A partir de 1957, l’Union Soviétique a livré des engins de type T-34/85 et SU-100 au Yémen pour créer un rapport de supériorité avec les britanniques, puis en 1962 plusieurs SU-100 sont transférés par le gouvernement égyptien en support de la révolution antimonarchique dans ce pays. En 2007, près de trente engins demeurent encore en service.

L’Algérie a reçu plus de cinquante SU-100 entre 1962 et 1965, ils restent en service jusqu’à la fin des années soixante dix. Le Maroc aligne huit SU-100 en 2007 qu’il a probablement obtenus par l’intermédiaire d’un autre pays arabe.

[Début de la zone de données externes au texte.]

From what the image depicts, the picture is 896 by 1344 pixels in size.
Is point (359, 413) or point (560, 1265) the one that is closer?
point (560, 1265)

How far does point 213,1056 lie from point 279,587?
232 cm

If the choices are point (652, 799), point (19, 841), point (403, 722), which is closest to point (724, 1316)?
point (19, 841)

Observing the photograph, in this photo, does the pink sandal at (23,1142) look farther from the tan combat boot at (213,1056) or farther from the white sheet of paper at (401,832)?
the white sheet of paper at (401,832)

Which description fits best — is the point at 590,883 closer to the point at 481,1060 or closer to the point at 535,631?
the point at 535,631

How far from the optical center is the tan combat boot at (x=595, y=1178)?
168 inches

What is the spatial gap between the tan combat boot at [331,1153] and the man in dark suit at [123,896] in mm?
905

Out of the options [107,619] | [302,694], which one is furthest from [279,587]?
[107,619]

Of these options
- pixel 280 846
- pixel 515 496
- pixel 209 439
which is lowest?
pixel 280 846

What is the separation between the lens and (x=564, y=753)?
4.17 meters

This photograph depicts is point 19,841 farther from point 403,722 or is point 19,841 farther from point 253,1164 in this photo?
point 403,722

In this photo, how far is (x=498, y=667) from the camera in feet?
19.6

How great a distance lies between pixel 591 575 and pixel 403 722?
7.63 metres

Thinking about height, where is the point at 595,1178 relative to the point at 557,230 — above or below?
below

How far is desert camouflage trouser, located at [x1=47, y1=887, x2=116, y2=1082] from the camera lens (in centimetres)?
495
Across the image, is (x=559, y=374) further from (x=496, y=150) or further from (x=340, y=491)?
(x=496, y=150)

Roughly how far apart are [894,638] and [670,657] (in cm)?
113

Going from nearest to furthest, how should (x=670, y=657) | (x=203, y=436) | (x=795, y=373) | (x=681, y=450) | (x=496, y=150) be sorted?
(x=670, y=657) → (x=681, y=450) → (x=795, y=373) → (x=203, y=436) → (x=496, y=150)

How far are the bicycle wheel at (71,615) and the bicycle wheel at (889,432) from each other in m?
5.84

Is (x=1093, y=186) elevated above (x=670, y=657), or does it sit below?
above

A la fin des années soixante dix l’Angola a reçu des automoteurs de type SU-100, à l’époque totalement dépassé. Ils ont été engagés avec un succès mitigés contre les forces sud-africaines. Par manque d’entretien, la totalité des engins est retirée en 1990.

Dans les années d’après guerre, la Chine a reçu des SU-100, livrés par l’Union Soviétique dans le cadre d’un accord d’assistance militaire. Il est étrange que cet engin n’ait jamais été copié et que les chinois se soient contentés d’utiliser telles quelles ces machines. De nos jours, tous ces engins ont été retirés.

SU-100Description

Le SU-100 est basé sur un SU-85 lui-même dérivé du SU-122 développé à partir d’un châssis de T-34. La caisse est identique à celle du SU-85 avec un blindage frontal plus épais à 75mm. Le poids supplémentaire à l’avant de l’engin entraîne le renforcement des ressorts de suspension des deux galets avant.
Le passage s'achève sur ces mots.